== What to work on ==
Summarize the tennis match report below in two sentences.

Commanding the center of the court as if directing traffic on the Champs-Elysées, Stosur sent Benesova scurrying from side-to-side. The 28-year-old lefty was a step slow and a shot shy of making any significant impression on the 2010 French Open finalist.

Stosur’s tremendous topspin creates an unsettling prospect for opponents cast in the unfamiliar position of having to handle shoulder-high bounces. Up 3-1, she slammed an ace down the middle and moments later won her fourth straight game when Benesova banged a backhand into the net. Her sense of self-belief shrinking, Benesova dumped a double-fault to face a second set point. On it, Stosur cracked a cross-court forehand that a lunging Benesova couldn’t handle, scoring her third break to seize the first set in 34 minutes. Thirty-four minutes later, Stosur wrapped up the comprehensive 68-minute win when Benesova slapped a low forehand into the middle of the net.

It was about as comfortable an opening-rounder Stosur could ask for—she had not surrendered a set to Benesova in three prior encounters, including a 6-1, 7-5 win in Rome two weeks ago—and the athletic Aussie consistently created court openings with her crunching topspin forehand that pushed Benesova behind the baseline.

== Material shown ==
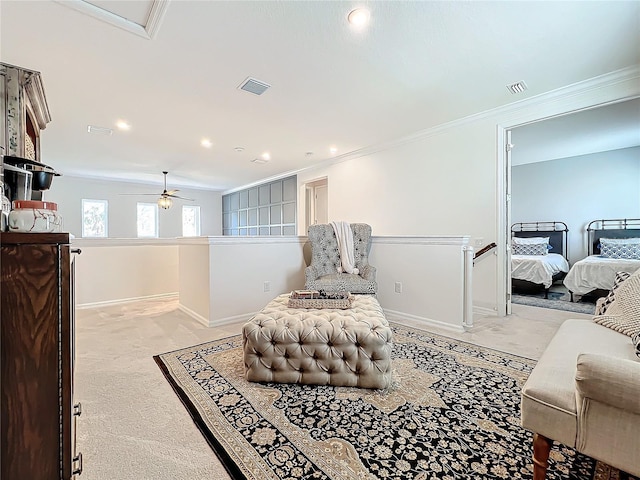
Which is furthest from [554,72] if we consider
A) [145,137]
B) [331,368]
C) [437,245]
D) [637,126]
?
[145,137]

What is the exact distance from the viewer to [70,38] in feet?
7.48

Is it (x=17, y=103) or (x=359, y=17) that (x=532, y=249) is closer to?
(x=359, y=17)

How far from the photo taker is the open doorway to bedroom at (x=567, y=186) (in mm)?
4371

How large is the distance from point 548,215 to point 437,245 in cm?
480

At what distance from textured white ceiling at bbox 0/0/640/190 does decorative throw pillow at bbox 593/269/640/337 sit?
6.29 feet

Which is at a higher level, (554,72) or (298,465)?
(554,72)

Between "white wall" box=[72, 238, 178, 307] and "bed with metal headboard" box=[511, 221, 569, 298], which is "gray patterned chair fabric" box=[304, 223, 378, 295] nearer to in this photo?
"white wall" box=[72, 238, 178, 307]

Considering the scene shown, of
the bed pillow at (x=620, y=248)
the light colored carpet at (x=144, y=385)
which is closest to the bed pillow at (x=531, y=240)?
the bed pillow at (x=620, y=248)

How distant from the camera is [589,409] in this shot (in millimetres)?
985

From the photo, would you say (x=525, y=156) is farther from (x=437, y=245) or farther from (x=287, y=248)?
(x=287, y=248)

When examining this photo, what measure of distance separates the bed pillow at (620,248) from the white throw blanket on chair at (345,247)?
15.2ft

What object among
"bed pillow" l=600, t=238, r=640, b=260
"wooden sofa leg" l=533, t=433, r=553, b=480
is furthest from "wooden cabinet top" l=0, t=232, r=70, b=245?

== Exercise answer ==
Stosur commanded the center of the court and used her heavy topspin forehand to push Benesova behind the baseline and run her from side to side, taking the first set in 34 minutes with her third break. She completed a comprehensive 68-minute win in a comfortable opening round against an opponent she had not lost a set to in three prior meetings, including a 6-1, 7-5 win in Rome two weeks earlier.